__Your tasks__.
- 1) In the text about the memorial bench for Vince Talotta, what does Panchalingam call the period of turmoil she went through?
- 2) Extend the text about the memorial bench for photographer Vince Talotta, picking up right after its final sentence.

__Text__.
###

Heading into the holidays, news of the bench — whose inscription reads, “A dreamer who took action … Vince Talotta – Toronto Star” — reached Panchalingam and her son at a particularly dark time, after months and months of turmoil.

“I call it the tsunami of my life,” she said.

Photographer Vince (Vinnie) Talotta, centre, with Donny and Marie Osmond backstage at “The Marilyn Denis Show” on July 12 2011.

In early 2021, with her husband in the hospital, she got a phone call from her own doctor. A biopsy had found breast cancer. “OK, we’ll deal with this after,” Panchalingam, who had just turned 43, thought to herself. Later that day, unable to visit her husband due to the pandemic, she called to check on Talotta and found out he had just been intubated. He died a few weeks later. He was 53.

“It’s been a journey. It’s very hard being a caregiver and then turning and becoming a patient, and parenting at the same time,” Panchalingam said, before adding that she’s healing and staying hopeful.

###

__Record excerpts__.

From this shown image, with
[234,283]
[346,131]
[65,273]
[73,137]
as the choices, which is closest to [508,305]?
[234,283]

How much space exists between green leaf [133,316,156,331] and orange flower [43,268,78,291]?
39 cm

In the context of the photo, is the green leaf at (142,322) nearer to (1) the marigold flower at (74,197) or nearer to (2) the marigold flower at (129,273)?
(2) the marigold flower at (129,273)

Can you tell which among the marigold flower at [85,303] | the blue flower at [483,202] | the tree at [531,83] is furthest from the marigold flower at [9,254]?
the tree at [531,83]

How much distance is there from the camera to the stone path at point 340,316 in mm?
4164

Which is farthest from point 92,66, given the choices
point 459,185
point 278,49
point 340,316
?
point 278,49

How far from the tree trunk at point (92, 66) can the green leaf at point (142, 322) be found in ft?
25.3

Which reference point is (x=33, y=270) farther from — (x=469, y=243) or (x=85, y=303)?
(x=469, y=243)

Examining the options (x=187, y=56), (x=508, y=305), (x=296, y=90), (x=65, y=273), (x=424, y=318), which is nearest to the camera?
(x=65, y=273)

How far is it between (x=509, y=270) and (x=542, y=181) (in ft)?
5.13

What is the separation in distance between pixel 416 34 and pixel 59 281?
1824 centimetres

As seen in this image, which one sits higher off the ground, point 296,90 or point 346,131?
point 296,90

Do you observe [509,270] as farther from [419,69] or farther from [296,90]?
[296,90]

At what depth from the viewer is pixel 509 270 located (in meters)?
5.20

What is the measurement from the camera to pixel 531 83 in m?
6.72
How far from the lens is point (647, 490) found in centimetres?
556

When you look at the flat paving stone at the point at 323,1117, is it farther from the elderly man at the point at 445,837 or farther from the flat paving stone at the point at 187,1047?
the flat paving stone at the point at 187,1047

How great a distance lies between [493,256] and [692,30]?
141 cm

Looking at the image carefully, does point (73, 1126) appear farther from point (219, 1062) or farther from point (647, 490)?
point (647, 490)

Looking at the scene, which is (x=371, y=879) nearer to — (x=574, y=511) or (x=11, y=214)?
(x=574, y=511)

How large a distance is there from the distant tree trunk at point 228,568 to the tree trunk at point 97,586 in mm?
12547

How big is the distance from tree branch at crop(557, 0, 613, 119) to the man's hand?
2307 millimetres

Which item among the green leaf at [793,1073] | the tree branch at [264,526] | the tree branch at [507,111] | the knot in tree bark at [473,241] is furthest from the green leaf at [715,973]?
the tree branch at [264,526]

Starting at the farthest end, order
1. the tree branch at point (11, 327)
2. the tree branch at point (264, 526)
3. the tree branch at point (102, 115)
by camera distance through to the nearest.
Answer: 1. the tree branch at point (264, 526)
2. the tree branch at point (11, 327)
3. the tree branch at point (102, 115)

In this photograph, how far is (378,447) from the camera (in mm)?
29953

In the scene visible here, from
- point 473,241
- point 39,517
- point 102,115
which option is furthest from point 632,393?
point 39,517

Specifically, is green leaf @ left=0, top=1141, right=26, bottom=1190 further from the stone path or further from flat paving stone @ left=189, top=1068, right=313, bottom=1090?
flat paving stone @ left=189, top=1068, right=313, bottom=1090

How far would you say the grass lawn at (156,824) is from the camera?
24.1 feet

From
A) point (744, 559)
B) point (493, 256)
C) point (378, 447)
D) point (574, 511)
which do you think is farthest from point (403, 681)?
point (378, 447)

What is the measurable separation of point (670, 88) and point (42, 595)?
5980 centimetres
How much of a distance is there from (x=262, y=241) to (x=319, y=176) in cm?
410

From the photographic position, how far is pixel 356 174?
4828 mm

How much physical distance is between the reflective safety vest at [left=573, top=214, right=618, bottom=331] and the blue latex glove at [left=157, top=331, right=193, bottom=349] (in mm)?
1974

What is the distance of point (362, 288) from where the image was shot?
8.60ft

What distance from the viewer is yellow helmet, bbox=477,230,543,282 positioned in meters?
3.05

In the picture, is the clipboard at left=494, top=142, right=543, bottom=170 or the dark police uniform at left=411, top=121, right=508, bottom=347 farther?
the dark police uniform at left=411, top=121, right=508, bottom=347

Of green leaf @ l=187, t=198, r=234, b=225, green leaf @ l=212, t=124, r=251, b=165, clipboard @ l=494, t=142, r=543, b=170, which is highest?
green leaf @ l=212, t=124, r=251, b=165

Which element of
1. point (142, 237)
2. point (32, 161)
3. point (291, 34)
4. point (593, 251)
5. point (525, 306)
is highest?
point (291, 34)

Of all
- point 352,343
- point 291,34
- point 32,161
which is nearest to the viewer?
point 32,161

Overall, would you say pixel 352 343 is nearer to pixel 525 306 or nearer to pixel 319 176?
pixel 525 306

###

__Answers for the exercise__.
- 1) She calls it "the tsunami of my life."

- 2)
It’s a journey she’s had to endure, she notes, “without the love of my life.” But in a sense, Talotta, and his propensity for optimism, is very much still there.

“He was a beautiful, positive force in my life,” Panchalingam said. “He taught me how to stand up after you get knocked down.”

The pair met in 1997, when she was an intern at the Star. Soon after they first chatted, he came by her desk to ask how she spelled her name, writing it down phonetically so he’d get it right.

“Every time I’d hear his voice, my heart would go pitter-patter, pitter-patter,” she recalled.

Photographer Vince Talotta, who died in 2021 from complications due to cancer, had worked at the Toronto Star for more than 30 years.

Theirs was a “Toronto love story,” she said: A Sri Lankan newcomer and an Italian-Canadian who met at the city paper, where they both started from the bottom.

Without formal training, Talotta had worked his way up from copy boy to staff photographer. He was known as a “people shooter,” a photographer who could quickly foster a bond with just about any subject, whether it was a shy toddler or then-president-to-be Donald Trump.

“He would get them to come alive. He would yell at them. He would draw them in,” recalled Star visuals editor Taras Slawnych, later describing him as the “opposite of a fly on the wall.”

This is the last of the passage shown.